I suggest that you do some reading first.

perldoc perlintro

perldoc perldata

Unfair, Gunnar:

What has fairness to do with it?
the key text is in perlsyn:

... the foreach loop index variable is an implicit alias for each item
in the list that you're looping over.

The OP seemed to wonder about accessing individual elements in an array,
specifically the array @numbers (which you chose to not quote). Hence my
pointers to perlintro and perldata.
But I didn't know that so the code has improved my education.

I don't mind if both you and the OP read perlsyn as well. :)
 
P

Peter J. Holzer

BB> Lingua::Any::Numbers seems to be nothing but a wrapper for various
BB> other Perl modules, like the above-mentioned Lingua::JA::Numbers.

I understand, but my point was that it doesn't figure out what you want
based on the locale. For example:

% LANG=bg_BG.utf8 date
вт юни 24 14:41:09 CDT 2008
% LANG=C date
Tue Jun 24 14:41:12 CDT 2008

I don't know how to map any locale to any language in the
Lingua::*::Numbers hierarchy.

The best you can do is check that the locale matches
/^([a-z]{2})($|_[A-Z]{2}\b)/ and check if
"Lingua::\U$1\E::Numbers" exists. you won't find Lingua::Slavic::Numbers
that way, and not all locales start with a language code, but there
doesn't seem any more dependable way to extract the language code from
the locale than to rely on the naming convention.

In addition, the .utf8* specifier is a
problem (see 'sr_YU.utf8@cyrillic' for example). The Lingua::*::Numbers
modules are not setting the output encoding; it seems like that's up to
the application.

You can get the encoding from the current locale with:

use I18N::Langinfo qw(langinfo CODESET)
$charset = langinfo(CODESET)

So Lingua::Any::Numbers should have wrappers to
accomodate encodings and auto-detect locale.

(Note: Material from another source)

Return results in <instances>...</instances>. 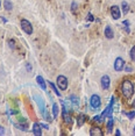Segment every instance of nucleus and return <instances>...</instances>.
Listing matches in <instances>:
<instances>
[{"label": "nucleus", "instance_id": "nucleus-1", "mask_svg": "<svg viewBox=\"0 0 135 136\" xmlns=\"http://www.w3.org/2000/svg\"><path fill=\"white\" fill-rule=\"evenodd\" d=\"M121 93H122V95H124L125 98H127V99L133 97V94H134V84H133V81L128 80V79L125 80L124 83H122V85H121Z\"/></svg>", "mask_w": 135, "mask_h": 136}, {"label": "nucleus", "instance_id": "nucleus-2", "mask_svg": "<svg viewBox=\"0 0 135 136\" xmlns=\"http://www.w3.org/2000/svg\"><path fill=\"white\" fill-rule=\"evenodd\" d=\"M114 97H112L111 98V102L108 103V106H107L106 108H105V111L101 113V115H100V122L101 121H105V119L106 118H109V116H112V112H113V102H114Z\"/></svg>", "mask_w": 135, "mask_h": 136}, {"label": "nucleus", "instance_id": "nucleus-3", "mask_svg": "<svg viewBox=\"0 0 135 136\" xmlns=\"http://www.w3.org/2000/svg\"><path fill=\"white\" fill-rule=\"evenodd\" d=\"M20 26H21V29L26 34H28V35H32V34H33V26H32V23L28 20L22 19L21 22H20Z\"/></svg>", "mask_w": 135, "mask_h": 136}, {"label": "nucleus", "instance_id": "nucleus-4", "mask_svg": "<svg viewBox=\"0 0 135 136\" xmlns=\"http://www.w3.org/2000/svg\"><path fill=\"white\" fill-rule=\"evenodd\" d=\"M56 85L58 86L62 91L66 90L68 88V78L65 77V76H62V75L58 76L56 79Z\"/></svg>", "mask_w": 135, "mask_h": 136}, {"label": "nucleus", "instance_id": "nucleus-5", "mask_svg": "<svg viewBox=\"0 0 135 136\" xmlns=\"http://www.w3.org/2000/svg\"><path fill=\"white\" fill-rule=\"evenodd\" d=\"M62 102V106H63V107H62V115H63V120H64V122L66 123V125H71L72 123V119H71V116H70V114L69 113H68V108L65 107V103H64V101L62 100L61 101Z\"/></svg>", "mask_w": 135, "mask_h": 136}, {"label": "nucleus", "instance_id": "nucleus-6", "mask_svg": "<svg viewBox=\"0 0 135 136\" xmlns=\"http://www.w3.org/2000/svg\"><path fill=\"white\" fill-rule=\"evenodd\" d=\"M34 99H35V101H36L37 106H39L41 114L43 115V114H44V112H46V103H44L43 98L40 97V95H37V94H34Z\"/></svg>", "mask_w": 135, "mask_h": 136}, {"label": "nucleus", "instance_id": "nucleus-7", "mask_svg": "<svg viewBox=\"0 0 135 136\" xmlns=\"http://www.w3.org/2000/svg\"><path fill=\"white\" fill-rule=\"evenodd\" d=\"M90 105L92 108H99L101 105V99L98 94H93L90 99Z\"/></svg>", "mask_w": 135, "mask_h": 136}, {"label": "nucleus", "instance_id": "nucleus-8", "mask_svg": "<svg viewBox=\"0 0 135 136\" xmlns=\"http://www.w3.org/2000/svg\"><path fill=\"white\" fill-rule=\"evenodd\" d=\"M125 68V61L124 58L121 57H118L114 61V70L118 71V72H120V71H122Z\"/></svg>", "mask_w": 135, "mask_h": 136}, {"label": "nucleus", "instance_id": "nucleus-9", "mask_svg": "<svg viewBox=\"0 0 135 136\" xmlns=\"http://www.w3.org/2000/svg\"><path fill=\"white\" fill-rule=\"evenodd\" d=\"M100 85L102 87V90H108L109 86H111V79L107 75H104L100 79Z\"/></svg>", "mask_w": 135, "mask_h": 136}, {"label": "nucleus", "instance_id": "nucleus-10", "mask_svg": "<svg viewBox=\"0 0 135 136\" xmlns=\"http://www.w3.org/2000/svg\"><path fill=\"white\" fill-rule=\"evenodd\" d=\"M111 15L114 20H119L120 19V16H121V11H120L119 6L114 5V6L111 7Z\"/></svg>", "mask_w": 135, "mask_h": 136}, {"label": "nucleus", "instance_id": "nucleus-11", "mask_svg": "<svg viewBox=\"0 0 135 136\" xmlns=\"http://www.w3.org/2000/svg\"><path fill=\"white\" fill-rule=\"evenodd\" d=\"M90 135H91V136H102V135H104V133H102L101 128L92 127L91 129H90Z\"/></svg>", "mask_w": 135, "mask_h": 136}, {"label": "nucleus", "instance_id": "nucleus-12", "mask_svg": "<svg viewBox=\"0 0 135 136\" xmlns=\"http://www.w3.org/2000/svg\"><path fill=\"white\" fill-rule=\"evenodd\" d=\"M105 36H106L108 40H111V38L114 37V31H113V29L111 28V26H106V27H105Z\"/></svg>", "mask_w": 135, "mask_h": 136}, {"label": "nucleus", "instance_id": "nucleus-13", "mask_svg": "<svg viewBox=\"0 0 135 136\" xmlns=\"http://www.w3.org/2000/svg\"><path fill=\"white\" fill-rule=\"evenodd\" d=\"M33 133L36 136H41L42 135V129H41V125L40 123H34L33 125Z\"/></svg>", "mask_w": 135, "mask_h": 136}, {"label": "nucleus", "instance_id": "nucleus-14", "mask_svg": "<svg viewBox=\"0 0 135 136\" xmlns=\"http://www.w3.org/2000/svg\"><path fill=\"white\" fill-rule=\"evenodd\" d=\"M36 81H37V84L40 85V87L42 88L43 91H46L47 90V85H46V81H44V79L41 77V76H37L36 77Z\"/></svg>", "mask_w": 135, "mask_h": 136}, {"label": "nucleus", "instance_id": "nucleus-15", "mask_svg": "<svg viewBox=\"0 0 135 136\" xmlns=\"http://www.w3.org/2000/svg\"><path fill=\"white\" fill-rule=\"evenodd\" d=\"M85 121H86V115L79 114L78 118H77V126H78V127H82V126L85 123Z\"/></svg>", "mask_w": 135, "mask_h": 136}, {"label": "nucleus", "instance_id": "nucleus-16", "mask_svg": "<svg viewBox=\"0 0 135 136\" xmlns=\"http://www.w3.org/2000/svg\"><path fill=\"white\" fill-rule=\"evenodd\" d=\"M69 100H70V102L72 103V106L73 107H78V105H79V99L78 97H76V95H70L69 97Z\"/></svg>", "mask_w": 135, "mask_h": 136}, {"label": "nucleus", "instance_id": "nucleus-17", "mask_svg": "<svg viewBox=\"0 0 135 136\" xmlns=\"http://www.w3.org/2000/svg\"><path fill=\"white\" fill-rule=\"evenodd\" d=\"M121 9H122V13H124V15H126V14L129 12V5H128V2L122 1L121 2Z\"/></svg>", "mask_w": 135, "mask_h": 136}, {"label": "nucleus", "instance_id": "nucleus-18", "mask_svg": "<svg viewBox=\"0 0 135 136\" xmlns=\"http://www.w3.org/2000/svg\"><path fill=\"white\" fill-rule=\"evenodd\" d=\"M52 113H54V119H57V118H58V114H59L58 103H54V105H52Z\"/></svg>", "mask_w": 135, "mask_h": 136}, {"label": "nucleus", "instance_id": "nucleus-19", "mask_svg": "<svg viewBox=\"0 0 135 136\" xmlns=\"http://www.w3.org/2000/svg\"><path fill=\"white\" fill-rule=\"evenodd\" d=\"M108 122H107V132L108 133H112V130H113V122H114V119L113 116H109L108 118Z\"/></svg>", "mask_w": 135, "mask_h": 136}, {"label": "nucleus", "instance_id": "nucleus-20", "mask_svg": "<svg viewBox=\"0 0 135 136\" xmlns=\"http://www.w3.org/2000/svg\"><path fill=\"white\" fill-rule=\"evenodd\" d=\"M4 7L6 11H12L13 8V4H12L9 0H4Z\"/></svg>", "mask_w": 135, "mask_h": 136}, {"label": "nucleus", "instance_id": "nucleus-21", "mask_svg": "<svg viewBox=\"0 0 135 136\" xmlns=\"http://www.w3.org/2000/svg\"><path fill=\"white\" fill-rule=\"evenodd\" d=\"M122 114H125L129 120H133L135 118V111H131V112H122Z\"/></svg>", "mask_w": 135, "mask_h": 136}, {"label": "nucleus", "instance_id": "nucleus-22", "mask_svg": "<svg viewBox=\"0 0 135 136\" xmlns=\"http://www.w3.org/2000/svg\"><path fill=\"white\" fill-rule=\"evenodd\" d=\"M49 86H50V87H51V90L55 92V94H56V95H58V97H61V93H59V92H58V90H57V88H56L55 84H52L51 81H49Z\"/></svg>", "mask_w": 135, "mask_h": 136}, {"label": "nucleus", "instance_id": "nucleus-23", "mask_svg": "<svg viewBox=\"0 0 135 136\" xmlns=\"http://www.w3.org/2000/svg\"><path fill=\"white\" fill-rule=\"evenodd\" d=\"M129 56H131V59L133 62H135V46H133V48L129 51Z\"/></svg>", "mask_w": 135, "mask_h": 136}, {"label": "nucleus", "instance_id": "nucleus-24", "mask_svg": "<svg viewBox=\"0 0 135 136\" xmlns=\"http://www.w3.org/2000/svg\"><path fill=\"white\" fill-rule=\"evenodd\" d=\"M42 116H43L44 119H46L47 121H49V122H50V121L52 120L51 116H50V114H49V113H48V111H47V109H46V112H44V114L42 115Z\"/></svg>", "mask_w": 135, "mask_h": 136}, {"label": "nucleus", "instance_id": "nucleus-25", "mask_svg": "<svg viewBox=\"0 0 135 136\" xmlns=\"http://www.w3.org/2000/svg\"><path fill=\"white\" fill-rule=\"evenodd\" d=\"M122 26L126 28V31H127V33H129V21H128V20H125V21L122 22Z\"/></svg>", "mask_w": 135, "mask_h": 136}, {"label": "nucleus", "instance_id": "nucleus-26", "mask_svg": "<svg viewBox=\"0 0 135 136\" xmlns=\"http://www.w3.org/2000/svg\"><path fill=\"white\" fill-rule=\"evenodd\" d=\"M77 2L76 1H72V4H71V11H72V13H76V9H77Z\"/></svg>", "mask_w": 135, "mask_h": 136}, {"label": "nucleus", "instance_id": "nucleus-27", "mask_svg": "<svg viewBox=\"0 0 135 136\" xmlns=\"http://www.w3.org/2000/svg\"><path fill=\"white\" fill-rule=\"evenodd\" d=\"M16 127L19 128V129L23 130V132H26L27 130V123H24V125H16Z\"/></svg>", "mask_w": 135, "mask_h": 136}, {"label": "nucleus", "instance_id": "nucleus-28", "mask_svg": "<svg viewBox=\"0 0 135 136\" xmlns=\"http://www.w3.org/2000/svg\"><path fill=\"white\" fill-rule=\"evenodd\" d=\"M8 43H9V47H11V48H15V46H14V41H12V40H9L8 41Z\"/></svg>", "mask_w": 135, "mask_h": 136}, {"label": "nucleus", "instance_id": "nucleus-29", "mask_svg": "<svg viewBox=\"0 0 135 136\" xmlns=\"http://www.w3.org/2000/svg\"><path fill=\"white\" fill-rule=\"evenodd\" d=\"M92 120L93 121H100V115H96V116H93V119H92Z\"/></svg>", "mask_w": 135, "mask_h": 136}, {"label": "nucleus", "instance_id": "nucleus-30", "mask_svg": "<svg viewBox=\"0 0 135 136\" xmlns=\"http://www.w3.org/2000/svg\"><path fill=\"white\" fill-rule=\"evenodd\" d=\"M87 16H89V20H90V21H93V20H94L93 15H92L91 13H89V14H87Z\"/></svg>", "mask_w": 135, "mask_h": 136}, {"label": "nucleus", "instance_id": "nucleus-31", "mask_svg": "<svg viewBox=\"0 0 135 136\" xmlns=\"http://www.w3.org/2000/svg\"><path fill=\"white\" fill-rule=\"evenodd\" d=\"M40 125H41V127L44 128V129H49V126L48 125H44V123H40Z\"/></svg>", "mask_w": 135, "mask_h": 136}, {"label": "nucleus", "instance_id": "nucleus-32", "mask_svg": "<svg viewBox=\"0 0 135 136\" xmlns=\"http://www.w3.org/2000/svg\"><path fill=\"white\" fill-rule=\"evenodd\" d=\"M4 134H5V129H4V127L0 126V135H4Z\"/></svg>", "mask_w": 135, "mask_h": 136}, {"label": "nucleus", "instance_id": "nucleus-33", "mask_svg": "<svg viewBox=\"0 0 135 136\" xmlns=\"http://www.w3.org/2000/svg\"><path fill=\"white\" fill-rule=\"evenodd\" d=\"M27 70H28V71H29V70H32V66L29 65V64H27Z\"/></svg>", "mask_w": 135, "mask_h": 136}, {"label": "nucleus", "instance_id": "nucleus-34", "mask_svg": "<svg viewBox=\"0 0 135 136\" xmlns=\"http://www.w3.org/2000/svg\"><path fill=\"white\" fill-rule=\"evenodd\" d=\"M115 135H118V136H120V135H121V133H120V130H116V132H115Z\"/></svg>", "mask_w": 135, "mask_h": 136}, {"label": "nucleus", "instance_id": "nucleus-35", "mask_svg": "<svg viewBox=\"0 0 135 136\" xmlns=\"http://www.w3.org/2000/svg\"><path fill=\"white\" fill-rule=\"evenodd\" d=\"M134 135H135V127H134Z\"/></svg>", "mask_w": 135, "mask_h": 136}, {"label": "nucleus", "instance_id": "nucleus-36", "mask_svg": "<svg viewBox=\"0 0 135 136\" xmlns=\"http://www.w3.org/2000/svg\"><path fill=\"white\" fill-rule=\"evenodd\" d=\"M134 108H135V101H134Z\"/></svg>", "mask_w": 135, "mask_h": 136}, {"label": "nucleus", "instance_id": "nucleus-37", "mask_svg": "<svg viewBox=\"0 0 135 136\" xmlns=\"http://www.w3.org/2000/svg\"><path fill=\"white\" fill-rule=\"evenodd\" d=\"M0 5H1V1H0Z\"/></svg>", "mask_w": 135, "mask_h": 136}]
</instances>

I've never used Lingua::Any::Numbers, so I don't care much about it but
I think that would be a mistake. Encodings are strictly for I/O, any
module dealing with strings should just use character strings. Getting
the language code from the locale could be useful, but then it would be
more useful as an independent module (or possibly as an extension to
I18N::Langinfo).

hp
 
T

Ted Zlatanov

PJH> The best you can do is check that the locale matches
PJH> /^([a-z]{2})($|_[A-Z]{2}\b)/ and check if
PJH> "Lingua::\U$1\E::Numbers" exists. you won't find Lingua::Slavic::Numbers
PJH> that way, and not all locales start with a language code, but there
PJH> doesn't seem any more dependable way to extract the language code from
PJH> the locale than to rely on the naming convention.

Since I put Lingua::Slavic::Numbers up, I intend to also provide
wrappers (Lingua::LL::Numbers) for it in the same distribution. I just
haven't gotten around to it.

If anyone is interested in testing the existing Bulgarian translations,
please do. In addition, if you can provide other test cases for other
Slavic languages (Russian is probably the big one, but others would be
good too: Macedonian, Serbian, Slovak, etc.), I would appreciate it. My
knowledge is not good enough to write the test cases but I can get going
once I have those.

Ted
 
T

Ted Zlatanov

BG> I've just released 0.21 which has locale support (although it can be a
BG> little experimental)

BG> use Lingua::Any::Numbers 0.21 qw:)std +locale);
BG> print to_string(45);

BG> or

BG> use Lingua::Any::Numbers 0.21 qw:)std);
BG> print to_string(45,'locale');

BG> however, you still have to manually install other Lingua::*::Numbers (other
BG> than "EN") to get a meaningful interface.

Thank you, I'm reporting this back to comp.lang.perl.misc as promised.

BG> Also, the overall interface will be limited with the availability of the
BG> language specific module. For example, there is no such module named
BG> Lingua::BG::Numbers AFAIK.

I'm trying to bundle Lingua::BG::Numbers with Lingua::Slavic::Numbers
and it's not working. I asked on comp.lang.perl.modules but haven't had
any luck yet. The module is written, though.